N. 03119/2013 REG.RIC.

N. 02345/2015REG.PROV.COLL.

N. 03119/2013 REG.RIC.

REPUBBLICA ITALIANA

IN NOME DEL POPOLO ITALIANO

Il Consiglio di Stato

in sede giurisdizionale (Sezione Quinta)

ha pronunciato la presente

SENTENZA

sul ricorso numero di registro generale 3119 del 2013, proposto da D G, S T, N C ed E P, rappresentati e difesi dall'avv. F P, con domicilio eletto presso il Consiglio di Stato - Segreteria in Roma, p.za Capo di Ferro 13;

contro

Comune di Fuscaldo, rappresentato e difeso dall'avv. A G, con domicilio eletto presso la sig.ra Bei Anna, presso lo Studio Rosati in Roma, Via Ovidio 10;

nei confronti di

L M;

per la riforma

della sentenza del T.A.R. CALABRIA – CATANZARO, SEZIONE II, n. 39/2013, resa tra le parti, concernente dichiarazione dello stato di dissesto finanziario a norma degli artt. 244 e ss. d. lgs. n. 267/2000.

Visti il ricorso in appello e i relativi allegati;

Visto l'atto di costituzione in giudizio del Comune di Fuscaldo;

Viste le memorie difensive;

Visti tutti gli atti della causa;

Relatore nell'udienza pubblica del giorno 31 marzo 2015 il Cons. Nicola Gaviano e uditi per le parti gli avvocati F P e A G;

Ritenuto e considerato in fatto e diritto quanto segue.


FATTO e DIRITTO

1 I signori D G, S T, Innocenzo Scarlato, Elio Zicarelli, N C ed E P, tutti cittadini e consiglieri comunali di minoranza del Comune di Fuscaldo (Cosenza), impugnavano con ricorso al T.A.R. per la Calabria gli atti con i quali era stato dichiarato il dissesto finanziario di tale Ente, e segnatamente:

- la deliberazione consiliare comunale n. 34 del 31/10/2011, avente appunto a oggetto la “ Dichiararazione dello stato di dissesto finanziario a norma degli artt. 244 e ss. del D.Lgs n. 267/2000 ”, e relativi allegati;

- la deliberazione n. 35 del 31/10/2011, avente a oggetto il “ Riconoscimento debiti fuori bilancio ”.
○ ○ ○ ○ ○
Riproduci testualmente il passo della sentenza che si apre con le parole "Comune di Fuscaldo, rappresentato" e si chiude con le parole "lgs. n. 267/2000.". Il materiale riportato di seguito non è necessario.

DATI ESTRATTI:
○ ○ ○ ○ ○
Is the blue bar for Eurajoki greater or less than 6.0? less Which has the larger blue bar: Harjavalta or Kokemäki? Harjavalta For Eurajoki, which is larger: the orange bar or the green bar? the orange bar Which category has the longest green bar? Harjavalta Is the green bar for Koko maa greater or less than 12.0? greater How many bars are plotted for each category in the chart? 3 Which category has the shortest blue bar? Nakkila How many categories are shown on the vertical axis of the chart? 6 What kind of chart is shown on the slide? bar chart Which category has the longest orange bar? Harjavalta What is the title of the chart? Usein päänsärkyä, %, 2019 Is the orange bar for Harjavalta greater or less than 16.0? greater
○ ○ ○ ○ ○
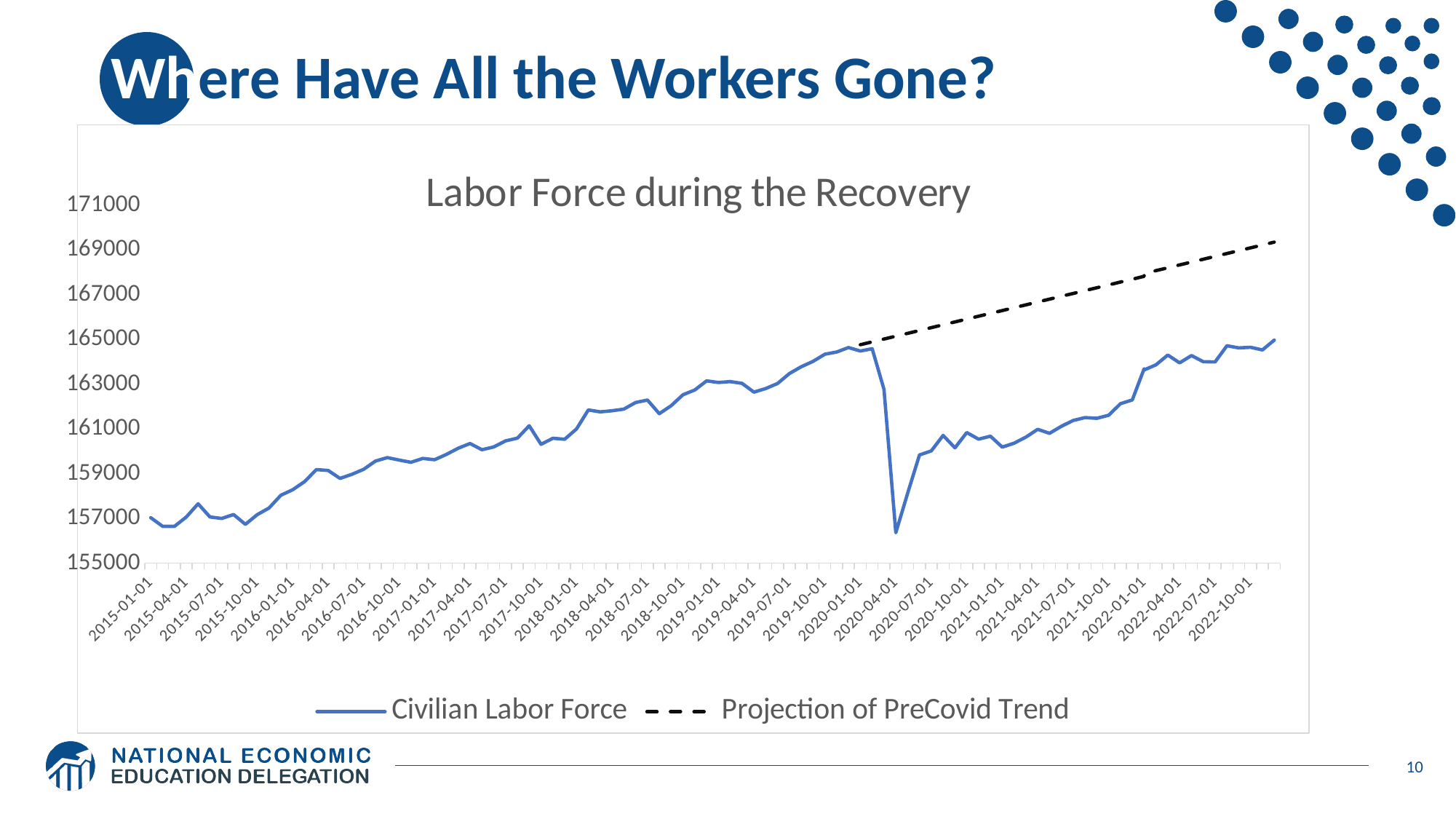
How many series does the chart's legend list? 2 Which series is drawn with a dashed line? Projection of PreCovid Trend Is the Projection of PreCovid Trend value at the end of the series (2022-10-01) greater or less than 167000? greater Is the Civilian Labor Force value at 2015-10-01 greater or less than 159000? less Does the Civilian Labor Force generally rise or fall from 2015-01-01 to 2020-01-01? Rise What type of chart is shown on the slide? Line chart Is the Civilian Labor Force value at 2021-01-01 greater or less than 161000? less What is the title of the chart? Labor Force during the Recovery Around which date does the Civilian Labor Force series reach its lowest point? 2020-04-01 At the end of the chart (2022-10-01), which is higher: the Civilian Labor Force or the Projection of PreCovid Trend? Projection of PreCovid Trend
○ ○ ○ ○ ○
SOLUZIONE:
Comune di Fuscaldo, rappresentato e difeso dall'avv. A G, con domicilio eletto presso la sig.ra Bei Anna, presso lo Studio Rosati in Roma, Via Ovidio 10;

nei confronti di

L M;

per la riforma

della sentenza del T.A.R. CALABRIA – CATANZARO, SEZIONE II, n. 39/2013, resa tra le parti, concernente dichiarazione dello stato di dissesto finanziario a norma degli artt. 244 e ss. d. lgs. n. 267/2000.